HSBC Merchant Agreements Exposed

HSBC Merchant Agreements Exposed

HSBC and Household International has two general forms of merchant agreements with vendors. This pertains to your Best Buy credit card, Saks card, and over 60 other merchants. A list is on the bottom of the page. For this one may substitute the term vendor, merchant, and store interchangeably. Once may also substitute HSBC for Household. They are the same.

The first form, known as the “closed-end credit dealer agreement” or non-revolving loan, involved a one-time transaction between a vendor and a customer which resulted in the creation of an installment account, with the vendor agreeing to accept installment payments from the customers in return for the goods sold. At the time of sale, the customer would fill out an application for a closed-end loan, and the vendor would submit it to Household for approval. Household would then purchase the installment contract from the vendor and thus be entitled to receive the installment payments from the customer for the items purchased.
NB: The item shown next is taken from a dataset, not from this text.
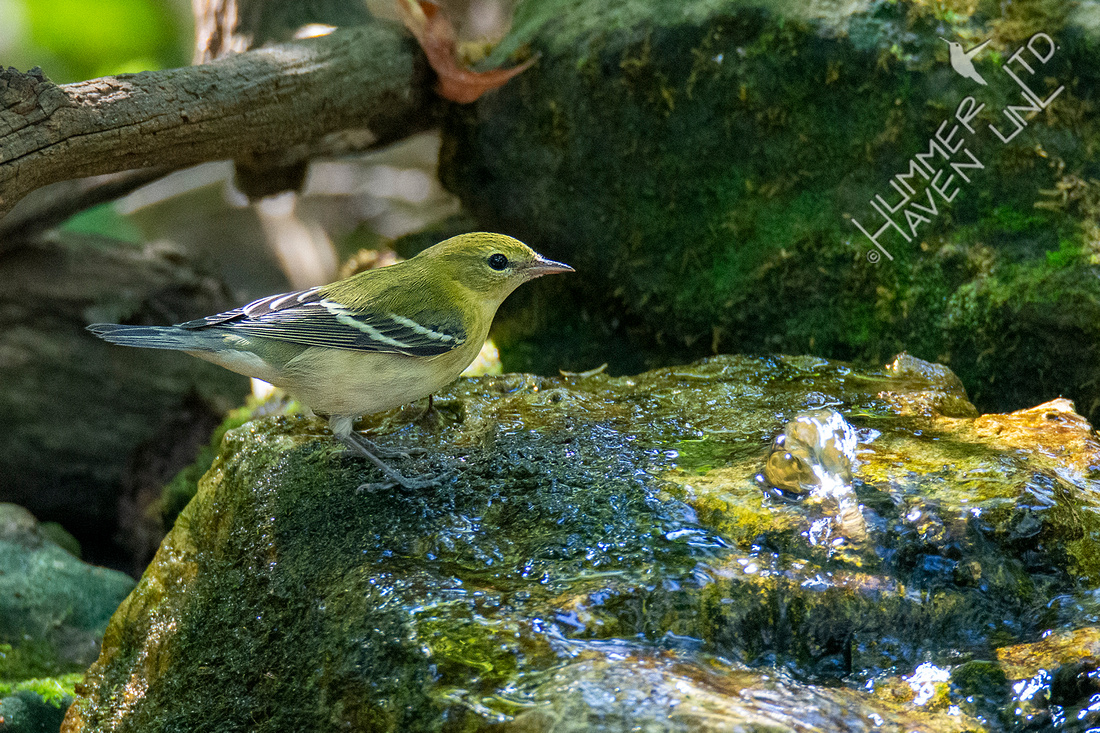 9-8-21 Bay-breasted Warbler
The second form, the “open-end” or revolving loan, involved a transaction in which a customer would complete an application for credit and submit it to Household at the time of, or prior to, the initial sale. Household would then issue to the customer a credit card, which the customer could use for multiple transactions, including sales of goods through the vendor. Household would also purchase the installment contract from the vendor and thus be entitled to receive the installment payments from the customer for the items sold by the vendor.

Under both forms of transactions, customers filled out applications naming Household as the “Creditor,” which reviewed all applications and retained the power to approve or disapprove the credit applications. Household as the named Creditor ultimately extended credit directly to the customers. Then upon its purchase of the accounts pursuant to the merchant agreements with the vendors, Household acquired “full and legal ownership” of the customer accounts “without recourse” to the vendors.